**SOURCE EXTRACT**
Infections from a heater-cooler device that had been used for several years in hospitals to control a patient’s temperature during bypass surgery has been “probably” linked to at least 4 deaths in a York hospital. The just-released report follows an internal investigation by WellSpan York Hospital that was prompted by findings from the Centers for Disease Control and Prevention and the Pennsylvania Department of Health warning of infections from use of the device. York lies just 4 hours from Philadelphia.
WellSpan had been using the device for at least the past 5 years, which operates by aerosolizing the water in the devices, a process that sprays water into the air.
WellSpan’s investigation revealed that at least 8 of its patients could have contracted an infection from the device that is manufactured by Sorin Group, an Italian company. Heart bypass patients and others with compromised immune systems are more susceptible to surgical site infections and endocarditis, an infection of the inner lining of the heart (source). If untreated, endocarditis can damage or destroy heart valves and present life threatening complications.
The manufacturer has published guidelines on cleaning the devices, which includes periodically adding bleach to the process. Sorin group earlier this year advised that hospital technicians who were instructed to use bleach during cleaning should also fill the devices with filtered water that has hydrogen peroxide when conducting the cleaning. Brett Marcy, a spokesman for the York hospital where the infections and fatalities were reported, admitted that the hospital did not always follow the cleaning protocol.
ECRI Failed to Warn Hospitals
Medical devices used in York hospitals and elsewhere are evaluated by a non-profit group, ECRI, which is based out of Plymouth Meeting. Its spokesman commented that it had not seen any need to warn hospitals about the risk of infection from the devices until the recent released FDA and state report. However, this was not the first indication of the risk from infections from use of these devices. Similar infections were reported last year in a South Carolina hospital where officials noted that the infections could have originated from microbes in tap water. Sources of tap water include the heater-cooler device. Last July, a biomedical engineer, Lawrence Muscarella, warned that such sources could be the culprit for these infections and that federal officials should have been more proactive. He also noted that hospitals should always be looking for sources of infection and wondered why they are just now doing the investigations.
WellSpan began its internal investigation this past July but only after European health officials had reported 32 instances of contaminations worldwide. There were four known fatalities and 11 other cases of serious injuries associated with the heater-cooler device.
Health officials also pointed out that complications from infections may not manifest for some time after the bypass procedures so that there are potentially other cases yet to be reported. WellSpan York has sent out notices to some 1,300 patients who underwent bypass surgery at its facility over the past 4 years about the risks associated with the medical device.
Medical device injuries can lead to catastrophic injuries and death. Infections in heart bypass patients like the ones in this case can lead to previously noted complications such as damaged or destroyed heart valves but also:
- Aortic valve incompetence
- Cardiac valve disease
- Splenic infarction
- Organ damage
Damages for our patients are likely to be substantial since they often suffer significant diminution in the quality of their lives along with pain and suffering and emotional trauma. The cost of care and subsequent procedures can be in the hundreds of thousands of dollars.

**QUESTIONS**
1) List the four complications that the heater-cooler article gives as a bulleted list after the words "but also:".
2) According to the heater-cooler article, about how many patients did WellSpan York send notices to?
3) Quote the heater-cooler article from "WellSpan began its" up to and including "the medical device.".
The entries below were drawn from a separate source and are not connected to the heater-cooler article.

**DATA RECORDS**

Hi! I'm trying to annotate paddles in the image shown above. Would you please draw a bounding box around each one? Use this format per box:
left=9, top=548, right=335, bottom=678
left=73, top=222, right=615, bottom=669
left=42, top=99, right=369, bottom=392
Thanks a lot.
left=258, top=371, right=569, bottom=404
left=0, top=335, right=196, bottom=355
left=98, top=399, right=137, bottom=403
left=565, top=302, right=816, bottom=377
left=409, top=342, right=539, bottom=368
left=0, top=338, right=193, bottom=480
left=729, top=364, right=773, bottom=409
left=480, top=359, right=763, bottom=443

**RESULTS OF THE TASKS**
1)
- Aortic valve incompetence
- Cardiac valve disease
- Splenic infarction
- Organ damage

2) Some 1,300 patients.

3)
WellSpan began its internal investigation this past July but only after European health officials had reported 32 instances of contaminations worldwide. There were four known fatalities and 11 other cases of serious injuries associated with the heater-cooler device.
Health officials also pointed out that complications from infections may not manifest for some time after the bypass procedures so that there are potentially other cases yet to be reported. WellSpan York has sent out notices to some 1,300 patients who underwent bypass surgery at its facility over the past 4 years about the risks associated with the medical device.